▶ **TASK**:
If a line appears in the data below, it must appear in your answer exactly as given.

[DATA SHOWN — start]

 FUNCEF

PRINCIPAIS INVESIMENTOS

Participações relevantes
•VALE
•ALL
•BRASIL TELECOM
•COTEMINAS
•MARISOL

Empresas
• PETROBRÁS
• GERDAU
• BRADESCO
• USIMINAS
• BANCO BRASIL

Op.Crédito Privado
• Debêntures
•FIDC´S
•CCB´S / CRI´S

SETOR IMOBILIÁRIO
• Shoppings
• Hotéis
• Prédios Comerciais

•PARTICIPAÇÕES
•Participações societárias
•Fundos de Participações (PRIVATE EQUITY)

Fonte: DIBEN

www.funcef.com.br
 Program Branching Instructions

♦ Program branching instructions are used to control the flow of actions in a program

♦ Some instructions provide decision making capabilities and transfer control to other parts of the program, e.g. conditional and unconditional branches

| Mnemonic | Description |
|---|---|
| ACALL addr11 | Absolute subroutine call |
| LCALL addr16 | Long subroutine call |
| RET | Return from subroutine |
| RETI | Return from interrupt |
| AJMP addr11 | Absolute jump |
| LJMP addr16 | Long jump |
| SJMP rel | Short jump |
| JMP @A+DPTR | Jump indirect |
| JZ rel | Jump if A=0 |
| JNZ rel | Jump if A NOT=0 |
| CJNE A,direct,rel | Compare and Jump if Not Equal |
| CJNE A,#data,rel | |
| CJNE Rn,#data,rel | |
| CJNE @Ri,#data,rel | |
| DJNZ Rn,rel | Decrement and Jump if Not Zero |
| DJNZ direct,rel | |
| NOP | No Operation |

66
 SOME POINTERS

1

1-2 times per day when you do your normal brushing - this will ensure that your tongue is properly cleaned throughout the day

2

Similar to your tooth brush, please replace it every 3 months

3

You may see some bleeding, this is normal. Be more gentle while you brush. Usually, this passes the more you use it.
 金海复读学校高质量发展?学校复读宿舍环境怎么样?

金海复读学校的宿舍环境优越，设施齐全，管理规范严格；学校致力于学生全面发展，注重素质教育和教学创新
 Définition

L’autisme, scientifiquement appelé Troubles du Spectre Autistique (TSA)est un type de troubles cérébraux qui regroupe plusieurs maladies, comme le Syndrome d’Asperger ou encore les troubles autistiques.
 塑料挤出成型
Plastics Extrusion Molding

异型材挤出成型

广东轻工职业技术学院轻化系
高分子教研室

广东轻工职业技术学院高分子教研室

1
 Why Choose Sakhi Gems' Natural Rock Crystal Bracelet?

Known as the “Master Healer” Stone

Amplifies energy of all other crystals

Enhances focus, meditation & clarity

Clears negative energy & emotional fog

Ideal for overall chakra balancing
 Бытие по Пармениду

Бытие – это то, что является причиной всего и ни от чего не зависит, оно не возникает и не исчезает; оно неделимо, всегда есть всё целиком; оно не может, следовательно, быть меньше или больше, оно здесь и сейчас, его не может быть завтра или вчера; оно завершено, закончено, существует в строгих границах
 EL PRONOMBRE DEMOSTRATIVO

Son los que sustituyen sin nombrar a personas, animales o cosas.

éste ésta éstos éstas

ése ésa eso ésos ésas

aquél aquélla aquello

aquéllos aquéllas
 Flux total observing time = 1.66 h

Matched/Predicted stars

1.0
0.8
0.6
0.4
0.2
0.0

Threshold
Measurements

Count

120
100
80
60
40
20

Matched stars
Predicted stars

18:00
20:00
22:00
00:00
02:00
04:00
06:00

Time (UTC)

[DATA SHOWN — finish]

▶ **SOLUTION TO THE EXERCISE**:
 FUNCEF

PRINCIPAIS INVESIMENTOS

Participações relevantes
•VALE
•ALL
•BRASIL TELECOM
•COTEMINAS
•MARISOL

Empresas
• PETROBRÁS
• GERDAU
• BRADESCO
• USIMINAS
• BANCO BRASIL

Op.Crédito Privado
• Debêntures
•FIDC´S
•CCB´S / CRI´S

SETOR IMOBILIÁRIO
• Shoppings
• Hotéis
• Prédios Comerciais

•PARTICIPAÇÕES
•Participações societárias
•Fundos de Participações (PRIVATE EQUITY)

Fonte: DIBEN

www.funcef.com.br
 Program Branching Instructions

♦ Program branching instructions are used to control the flow of actions in a program

♦ Some instructions provide decision making capabilities and transfer control to other parts of the program, e.g. conditional and unconditional branches

| Mnemonic | Description |
|---|---|
| ACALL addr11 | Absolute subroutine call |
| LCALL addr16 | Long subroutine call |
| RET | Return from subroutine |
| RETI | Return from interrupt |
| AJMP addr11 | Absolute jump |
| LJMP addr16 | Long jump |
| SJMP rel | Short jump |
| JMP @A+DPTR | Jump indirect |
| JZ rel | Jump if A=0 |
| JNZ rel | Jump if A NOT=0 |
| CJNE A,direct,rel | Compare and Jump if Not Equal |
| CJNE A,#data,rel | |
| CJNE Rn,#data,rel | |
| CJNE @Ri,#data,rel | |
| DJNZ Rn,rel | Decrement and Jump if Not Zero |
| DJNZ direct,rel | |
| NOP | No Operation |

66
 SOME POINTERS

1

1-2 times per day when you do your normal brushing - this will ensure that your tongue is properly cleaned throughout the day

2

Similar to your tooth brush, please replace it every 3 months

3

You may see some bleeding, this is normal. Be more gentle while you brush. Usually, this passes the more you use it.
 金海复读学校高质量发展?学校复读宿舍环境怎么样?

金海复读学校的宿舍环境优越，设施齐全，管理规范严格；学校致力于学生全面发展，注重素质教育和教学创新
 Définition

L’autisme, scientifiquement appelé Troubles du Spectre Autistique (TSA)est un type de troubles cérébraux qui regroupe plusieurs maladies, comme le Syndrome d’Asperger ou encore les troubles autistiques.
 塑料挤出成型
Plastics Extrusion Molding

异型材挤出成型

广东轻工职业技术学院轻化系
高分子教研室

广东轻工职业技术学院高分子教研室

1
 Why Choose Sakhi Gems' Natural Rock Crystal Bracelet?

Known as the “Master Healer” Stone

Amplifies energy of all other crystals

Enhances focus, meditation & clarity

Clears negative energy & emotional fog

Ideal for overall chakra balancing
 Бытие по Пармениду

Бытие – это то, что является причиной всего и ни от чего не зависит, оно не возникает и не исчезает; оно неделимо, всегда есть всё целиком; оно не может, следовательно, быть меньше или больше, оно здесь и сейчас, его не может быть завтра или вчера; оно завершено, закончено, существует в строгих границах
 EL PRONOMBRE DEMOSTRATIVO

Son los que sustituyen sin nombrar a personas, animales o cosas.

éste ésta éstos éstas

ése ésa eso ésos ésas

aquél aquélla aquello

aquéllos aquéllas
 Flux total observing time = 1.66 h

Matched/Predicted stars

1.0
0.8
0.6
0.4
0.2
0.0

Threshold
Measurements

Count

120
100
80
60
40
20

Matched stars
Predicted stars

18:00
20:00
22:00
00:00
02:00
04:00
06:00

Time (UTC)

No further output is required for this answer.